As the educational demands of today’s economy have increased, 86 percent of on-time high school graduates attend college within eight years after graduation, according to The New Forgotten Half and Research Directions to Support Them, a new report from the William T. Grant Foundation. At the same time, however, large numbers of individuals—especially those attending community college—fail to earn any credential at all, placing them on a career track that is no better than individuals with only a high school diploma.

“The new forgotten half, those individuals who have followed advice to go to college but have failed to attain any credential, have lower labor market payoffs than individuals who attain a credential,” the report notes. “Without systematic improvements, we suspect that these young people will continue to be deprived of good jobs and future careers, and will, perhaps, have a lower quality of life than those in similar positions in the past.”

According to the report, only 20 percent of community college students earn a bachelor’s degree within eight years after enrolling, while 33 percent earn an associate’s degree or certificate; the remaining 46 percent earn nothing. Those who earn credentials enjoy significant earnings advantages. Bachelor’s degree recipients earn 34 percent more than individuals with only a high school diploma; those with associate’s degrees earn 22 percent more; and individuals with professional certificates earn 13 percent more, the report finds.

“Students, educators, and policymakers need to see that ‘some college’ has little payoff; that baccalaureate degrees often have low odds and substantial obstacles; and that sub-baccalaureate options, such as associate’s degrees and certificates, have good payoffs and can provide a dependable path to a baccalaureate degree.”

Not only do individuals with “some college” miss out on the increased earnings associated with credentials, they typically also face the additional burden of paying off debt. “Students with no credentials have no payoff [and] waste scarce time and money, incurring substantial college debt—nearly as much as students who got certificates ($15,664 v. $15,995),” the report notes.

To help individuals who enter college complete a credential, the report identifies several research needs, including information for college students on pathways to credentials and job outcomes for various credentials, alignment of high school and college standards, linkages between colleges and employers, and better practices for high school college counselors.

“Counselors are the main source of information about college for many high school students, particularly those of low-socioeconomic status, and their advice can dramatically impact student choices,” the report notes. “Research can inform that advice by giving counselors relevant information and successful procedures targeted at low-income or academically struggling youth.”

============

Revise the part of the passage on college credentials that opens with "Not only do" and closes with "school college counselors.", putting "local businesses" in place of "employers".

> [Material provided]:
============

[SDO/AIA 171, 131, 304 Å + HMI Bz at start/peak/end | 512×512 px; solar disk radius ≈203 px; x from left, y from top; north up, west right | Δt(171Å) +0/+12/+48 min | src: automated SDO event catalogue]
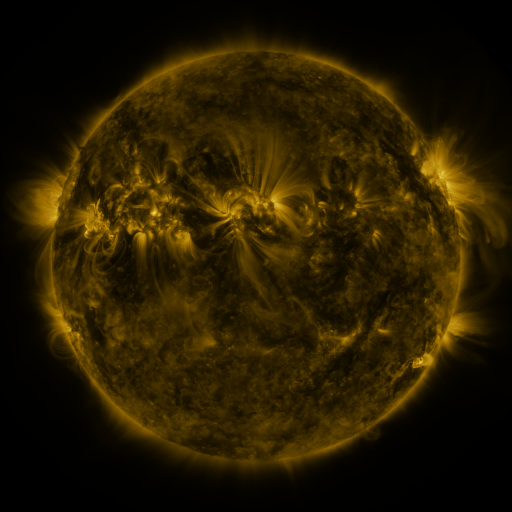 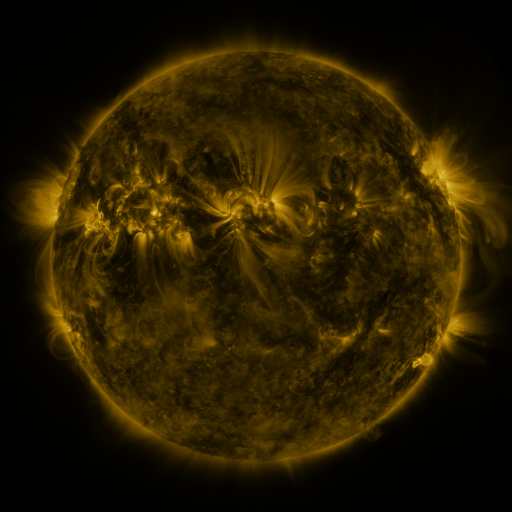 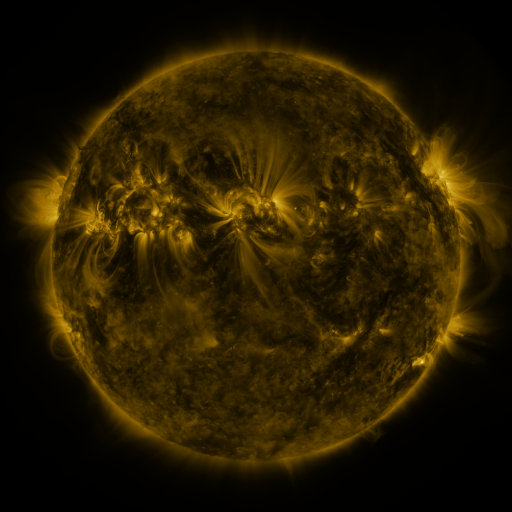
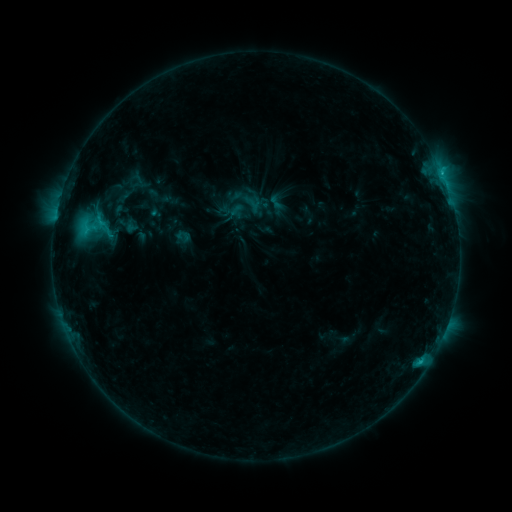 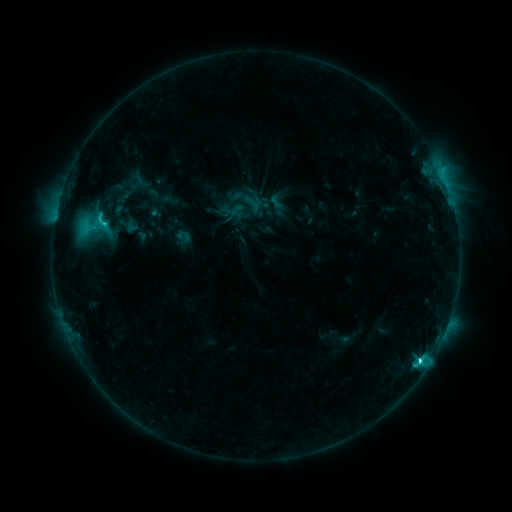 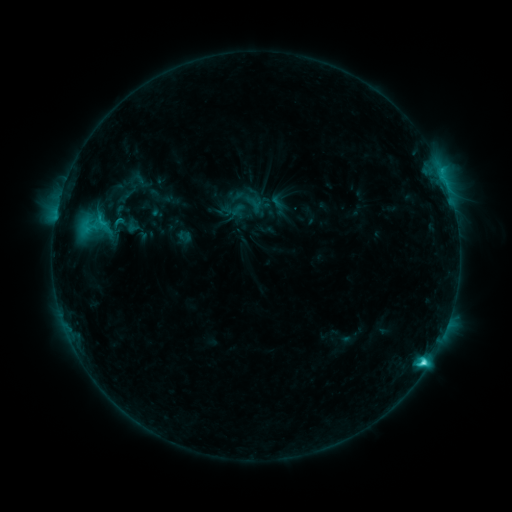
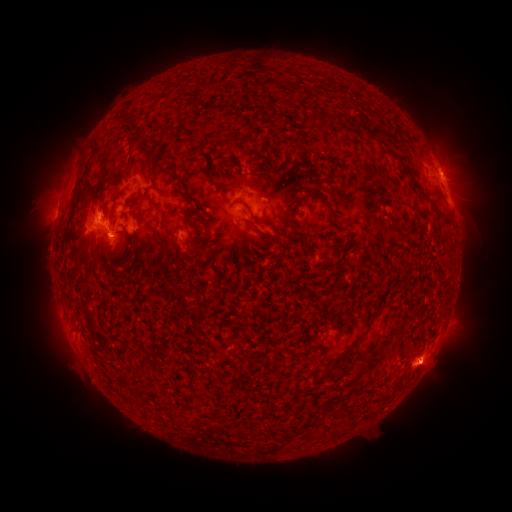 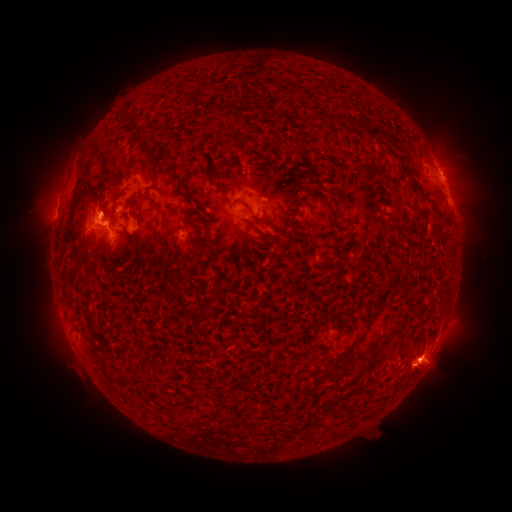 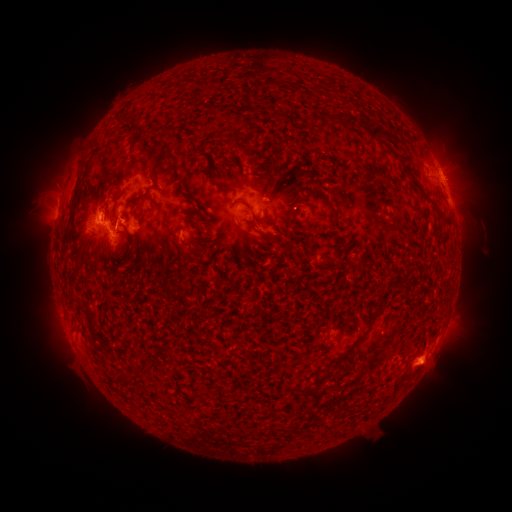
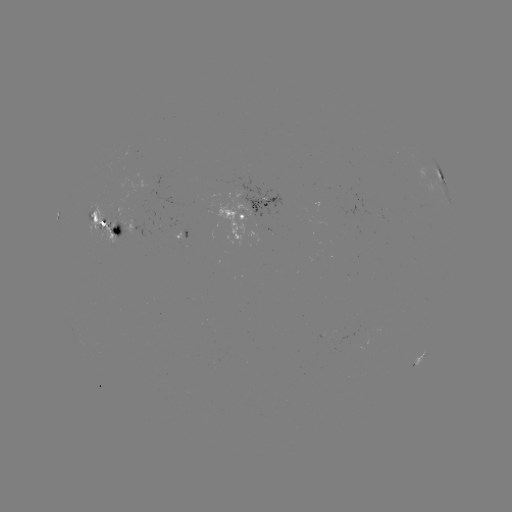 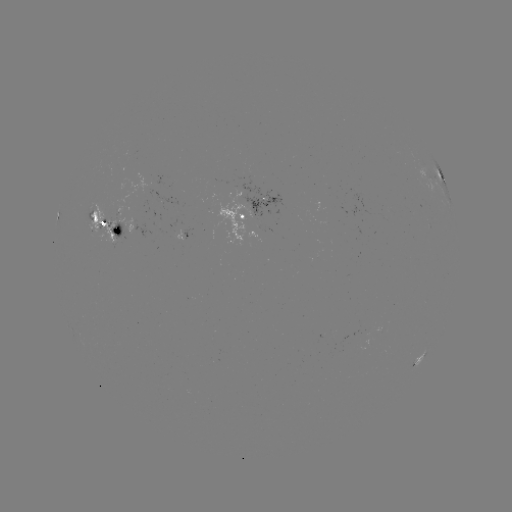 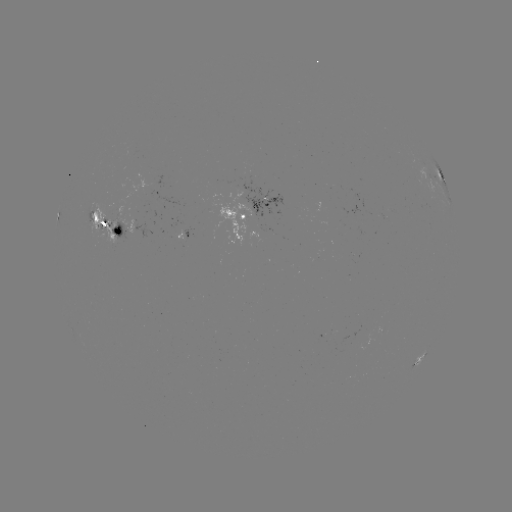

============

> [The output]:
Not only do individuals with “some college” miss out on the increased earnings associated with credentials, they typically also face the additional burden of paying off debt. “Students with no credentials have no payoff [and] waste scarce time and money, incurring substantial college debt—nearly as much as students who got certificates ($15,664 v. $15,995),” the report notes.

To help individuals who enter college complete a credential, the report identifies several research needs, including information for college students on pathways to credentials and job outcomes for various credentials, alignment of high school and college standards, linkages between colleges and local businesses, and better practices for high school college counselors.